Preparing for the Next Influenza Pandemic
As I noted earlier, influenza viruses are constantly evolving and changing. Seasonal influenza viruses, the viruses that cause influenza in people every year, change from year to year and there is always some pre-existing background protection in the population. When a new influenza virus emerges, one that people have not previously been exposed to, and the virus has the ability to be transmitted from person to person, then we have the possibility of an influenza pandemic—widespread transmission of a new influenza virus against the background of very little if any pre-existing protection. The systems and the work that I have described today for seasonal influenza are exactly the systems and work we need to respond to an influenza pandemic. We need to detect the new virus, assess its ability to be transmitted from person to person, develop and administer a vaccine, promote treatment with antiviral drugs, and communicate with the public and with the medical community. The more we can improve our seasonal influenza response, the more effective our response will be to a pandemic.
As we have been reminded this year, influenza is a serious disease and can result in hospitalization and death. The influenza virus is constantly evolving. At CDC we remain committed to keeping pace with influenza, improving our understanding of the disease and tools to prevent and treat it.
We continue to improve our surveillance of influenza, and have worked alongside our partners across the United States and the world to monitor those influenza strains currently circulating and detect those that emerge faster than ever.

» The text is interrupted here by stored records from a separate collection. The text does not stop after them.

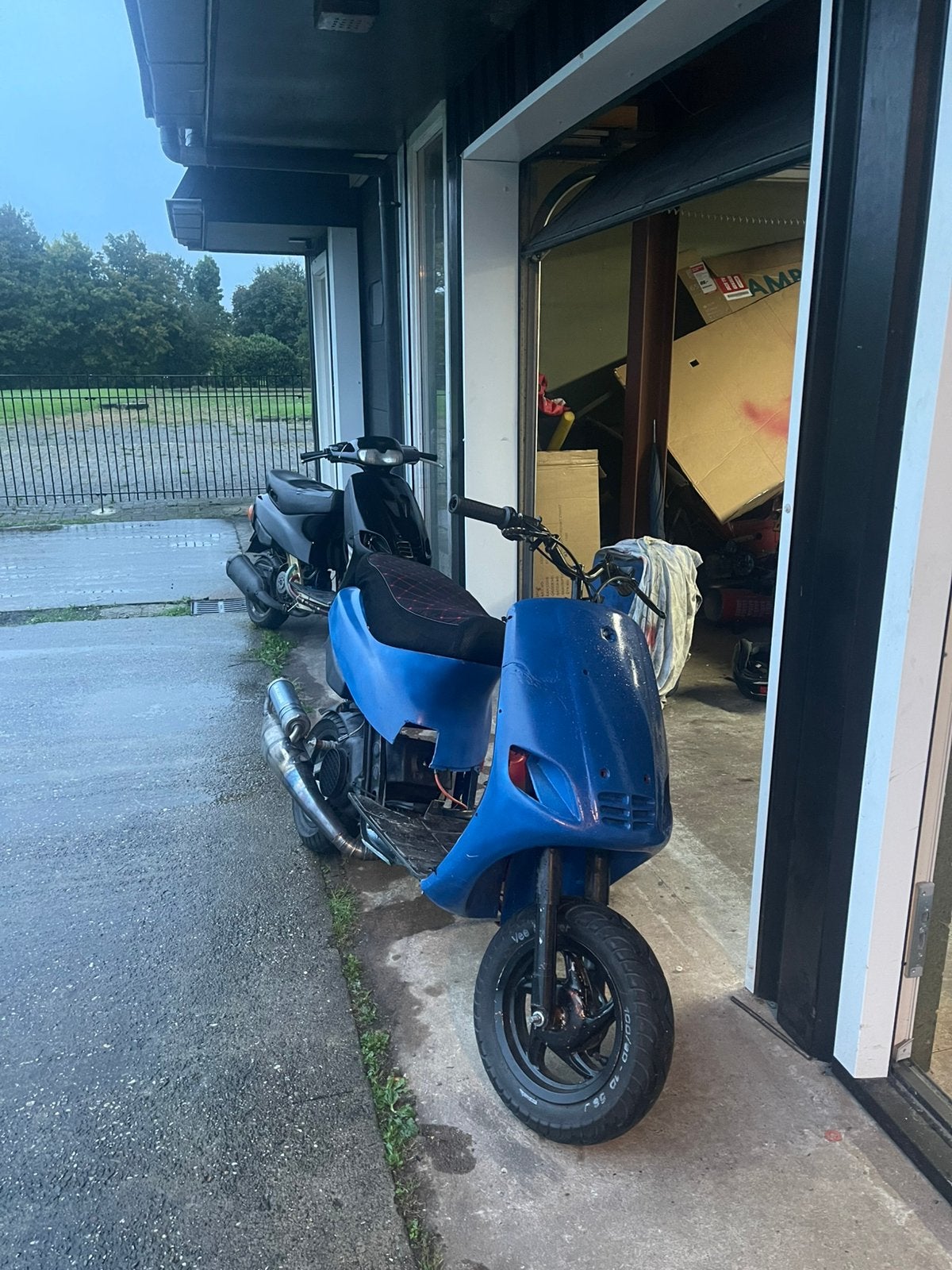 Piaggio type 3 172cc, Ophalen, Zo goed als nieuw, Tweetakt, Overige modellen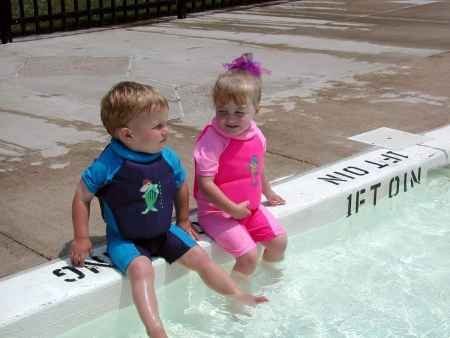 Swimsafe Floatsuit - Rose/Pink Size 4-5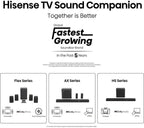 HISENSE A6Q 50" LED 4K HDR Smart TV with Freely - 50A6QTUK - Image 14
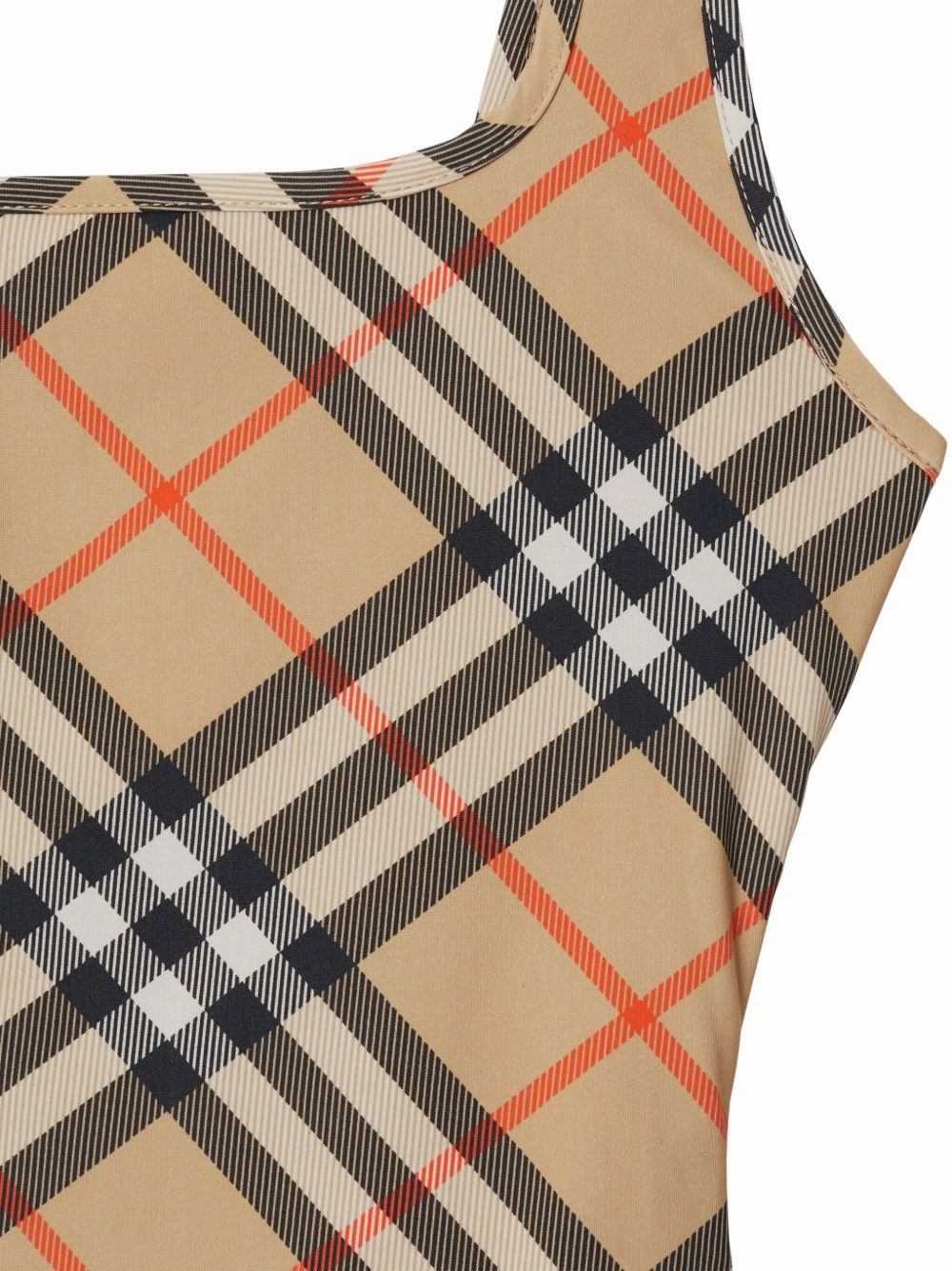 Burberry Women's Check-Pattern Swimsuit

In close collaboration with our partners at FDA, NIH and other HHS components, we contribute to the evidence base to support the development and production of better influenza vaccines that can be produced more quickly.
As we have worked to improve surveillance and vaccines, we remain committed to sharing information with the general public and health care providers to prevent illness and death due to influenza through increasing vaccination coverage for all Americans and encouraging prompt treatment for those at high risk who do become sick with influenza. Thank you for your time today. I look forward to answering your questions.